■ Problem to work on ■
I'd like the entries that follow repeated exactly, with the pictures left out.

● ● ● ● ●

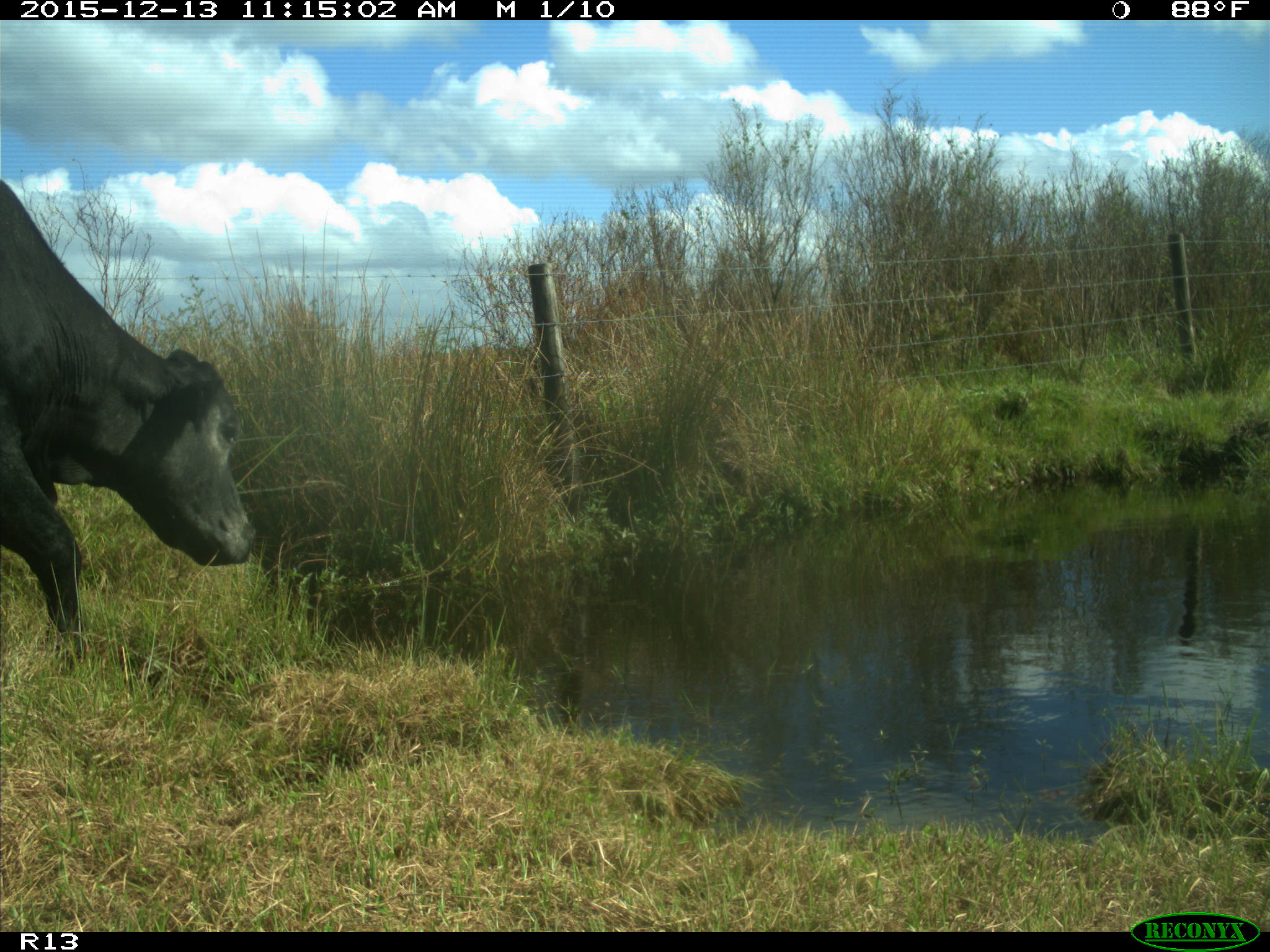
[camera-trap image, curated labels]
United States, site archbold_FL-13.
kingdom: Animalia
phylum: Chordata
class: Mammalia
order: Artiodactyla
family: Bovidae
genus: Bos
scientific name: Bos taurus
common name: domestic cow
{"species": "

● ● ● ● ●

■ Answer to this exercise ■
[camera-trap image, curated labels]
United States, site archbold_FL-13.
kingdom: Animalia
phylum: Chordata
class: Mammalia
order: Artiodactyla
family: Bovidae
genus: Bos
scientific name: Bos taurus
common name: domestic cow
{"species": "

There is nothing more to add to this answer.